EXTRACTED TEXT:

Content starts

The 2021 FCC Broadband Deployment Report was released yesterday, just nine months after the 2020 report came out and just one day before today’s change in administration. The report found that “significant progress has been made to bridge the digital divide.”
The report, released annually, has long been a controversial one. The FCC is required to make a determination, based on the data gathered for each year’s report, about whether broadband is being deployed in a reasonable and timely fashion. Republican administrations, such as the outgoing one, generally find in favor of timely progress, while Democratic administrations generally find that progress isn’t fast enough.
In a press release about this year’s findings, outgoing FCC Chairman Ajit Pai cited various broadband gains, noting for example that in the last three years, the number of Americans in areas without access to fixed broadband at speeds of 25/3 Mbps has been nearly cut in half. Pai attributed such gains to “forward-thinking policies that removed barriers to infrastructure investment and promoted competition and innovation.”
Democratic FCC Commissioner Geoffrey Starks had a different take. In a statement, he called report findings such as the one this year “unwarranted victory laps.”
As “tens of millions of Americans find themselves unable to access online school, work and healthcare during the pandemic, patting ourselves on the back is particularly unseemly,” he added.
Starks also argued that the report should not have been released so close to the administration change, noting that after the November election, congressional leaders wrote to Pai to urge the commission to stop work on all partisan and controversial items during the presidential transition.
“This item is both,” he said.
FCC Broadband Deployment Report
A hint that the Pai administration had prioritized the release of the 2021 FCC Broadband Deployment Report came in November when the commission released some key points from the data, which was reported by service providers as of year-end 2019.

Content ends

TASK TO CARRY OUT: Copy the part of the article on the FCC broadband report starting with "The report, released" and going on through "isn’t fast enough.", with "governments" in place of "administrations". These records are drawn from a separate source.

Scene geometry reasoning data

Content starts

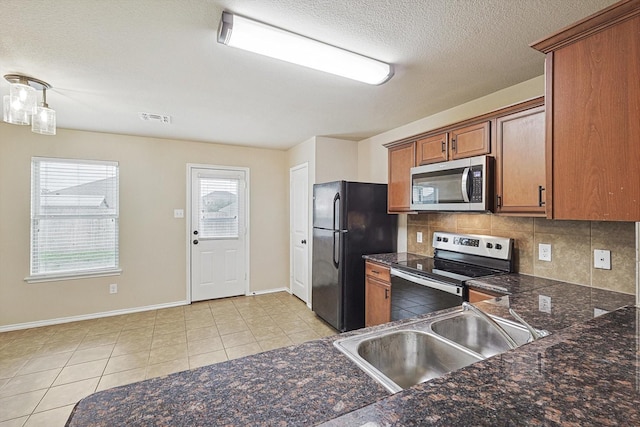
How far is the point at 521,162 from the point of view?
81.1 inches

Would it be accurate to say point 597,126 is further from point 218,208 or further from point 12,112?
point 218,208

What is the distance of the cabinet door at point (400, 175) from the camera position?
9.75ft

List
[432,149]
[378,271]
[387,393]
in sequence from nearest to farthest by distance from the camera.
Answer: [387,393]
[432,149]
[378,271]

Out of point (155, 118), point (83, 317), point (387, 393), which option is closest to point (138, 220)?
point (83, 317)

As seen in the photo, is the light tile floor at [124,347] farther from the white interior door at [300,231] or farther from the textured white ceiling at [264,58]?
the textured white ceiling at [264,58]

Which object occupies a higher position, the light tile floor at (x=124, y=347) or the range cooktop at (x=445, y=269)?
the range cooktop at (x=445, y=269)

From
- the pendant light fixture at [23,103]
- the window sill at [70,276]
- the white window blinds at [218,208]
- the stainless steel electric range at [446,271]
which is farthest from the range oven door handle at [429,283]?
the window sill at [70,276]

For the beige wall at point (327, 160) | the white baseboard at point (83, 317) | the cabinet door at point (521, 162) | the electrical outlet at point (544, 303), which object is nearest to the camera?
the electrical outlet at point (544, 303)

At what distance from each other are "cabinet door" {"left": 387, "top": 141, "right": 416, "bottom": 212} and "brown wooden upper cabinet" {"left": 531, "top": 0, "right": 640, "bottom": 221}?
1.55 meters

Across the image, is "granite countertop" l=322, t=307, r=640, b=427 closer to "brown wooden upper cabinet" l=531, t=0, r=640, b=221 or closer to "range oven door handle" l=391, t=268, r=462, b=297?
"brown wooden upper cabinet" l=531, t=0, r=640, b=221

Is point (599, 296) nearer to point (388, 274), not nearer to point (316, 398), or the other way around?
point (388, 274)

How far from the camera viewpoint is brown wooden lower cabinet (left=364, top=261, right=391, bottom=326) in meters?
2.89

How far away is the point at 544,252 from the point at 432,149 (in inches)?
46.9

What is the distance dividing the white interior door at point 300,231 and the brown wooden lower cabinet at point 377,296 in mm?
1270
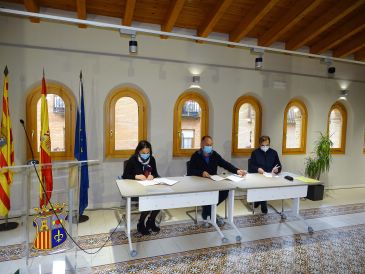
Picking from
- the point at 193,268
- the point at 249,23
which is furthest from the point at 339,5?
the point at 193,268

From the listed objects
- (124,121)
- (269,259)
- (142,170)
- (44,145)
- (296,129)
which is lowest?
(269,259)

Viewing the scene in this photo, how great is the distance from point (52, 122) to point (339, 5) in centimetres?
484

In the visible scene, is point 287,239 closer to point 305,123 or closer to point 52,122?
point 305,123

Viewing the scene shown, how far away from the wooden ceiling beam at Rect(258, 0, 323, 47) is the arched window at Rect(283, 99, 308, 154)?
168 cm

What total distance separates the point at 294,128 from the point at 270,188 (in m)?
2.81

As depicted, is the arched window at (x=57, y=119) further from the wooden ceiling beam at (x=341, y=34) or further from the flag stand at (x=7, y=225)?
the wooden ceiling beam at (x=341, y=34)

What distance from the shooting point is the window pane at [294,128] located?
5805 mm

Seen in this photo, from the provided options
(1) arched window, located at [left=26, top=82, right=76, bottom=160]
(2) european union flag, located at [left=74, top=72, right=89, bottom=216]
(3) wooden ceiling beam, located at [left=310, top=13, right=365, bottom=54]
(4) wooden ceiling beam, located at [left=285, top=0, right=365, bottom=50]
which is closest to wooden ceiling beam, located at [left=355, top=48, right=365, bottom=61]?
(3) wooden ceiling beam, located at [left=310, top=13, right=365, bottom=54]

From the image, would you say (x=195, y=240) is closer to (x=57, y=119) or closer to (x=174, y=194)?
(x=174, y=194)

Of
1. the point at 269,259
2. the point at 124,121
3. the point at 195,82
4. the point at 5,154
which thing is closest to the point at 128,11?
the point at 195,82

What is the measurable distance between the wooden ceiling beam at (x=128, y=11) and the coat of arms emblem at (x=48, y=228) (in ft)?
9.03

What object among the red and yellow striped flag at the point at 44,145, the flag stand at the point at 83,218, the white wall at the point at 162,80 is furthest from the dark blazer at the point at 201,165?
the red and yellow striped flag at the point at 44,145

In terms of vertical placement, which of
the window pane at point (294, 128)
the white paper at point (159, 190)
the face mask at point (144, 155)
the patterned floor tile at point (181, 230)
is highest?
the window pane at point (294, 128)

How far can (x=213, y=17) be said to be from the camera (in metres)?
3.94
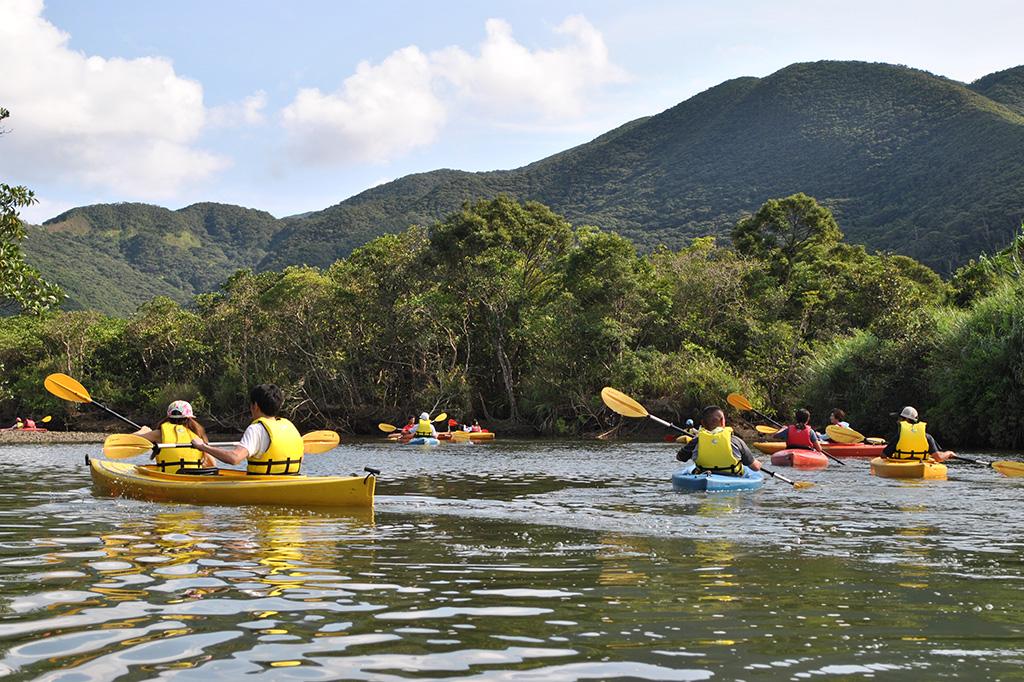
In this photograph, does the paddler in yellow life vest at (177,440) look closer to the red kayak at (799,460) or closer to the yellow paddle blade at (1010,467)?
the red kayak at (799,460)

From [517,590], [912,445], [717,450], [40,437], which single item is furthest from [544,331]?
[517,590]

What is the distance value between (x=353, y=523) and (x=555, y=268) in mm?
34423

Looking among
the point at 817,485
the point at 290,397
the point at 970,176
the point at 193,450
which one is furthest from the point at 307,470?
the point at 970,176

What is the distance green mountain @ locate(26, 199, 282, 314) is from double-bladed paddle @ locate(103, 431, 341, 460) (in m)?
93.6

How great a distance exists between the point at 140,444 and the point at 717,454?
7.27 m

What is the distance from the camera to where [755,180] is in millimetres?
101000

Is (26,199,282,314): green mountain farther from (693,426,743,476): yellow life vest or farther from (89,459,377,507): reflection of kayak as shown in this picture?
(693,426,743,476): yellow life vest

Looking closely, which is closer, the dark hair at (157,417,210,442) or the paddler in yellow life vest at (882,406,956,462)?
the dark hair at (157,417,210,442)

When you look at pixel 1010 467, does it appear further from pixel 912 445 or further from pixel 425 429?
pixel 425 429

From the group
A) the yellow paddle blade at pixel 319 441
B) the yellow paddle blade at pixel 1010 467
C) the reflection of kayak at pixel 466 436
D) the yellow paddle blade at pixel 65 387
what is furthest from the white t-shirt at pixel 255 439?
the reflection of kayak at pixel 466 436

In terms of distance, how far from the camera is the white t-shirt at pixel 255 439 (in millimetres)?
10172

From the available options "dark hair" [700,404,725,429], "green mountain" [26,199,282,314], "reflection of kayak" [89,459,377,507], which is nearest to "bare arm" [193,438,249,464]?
"reflection of kayak" [89,459,377,507]

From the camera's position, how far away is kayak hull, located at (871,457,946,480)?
588 inches

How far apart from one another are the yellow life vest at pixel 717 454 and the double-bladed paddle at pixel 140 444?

Content ends

RESPONSE:
The report, released annually, has long been a controversial one. The FCC is required to make a determination, based on the data gathered for each year’s report, about whether broadband is being deployed in a reasonable and timely fashion. Republican governments, such as the outgoing one, generally find in favor of timely progress, while Democratic governments generally find that progress isn’t fast enough.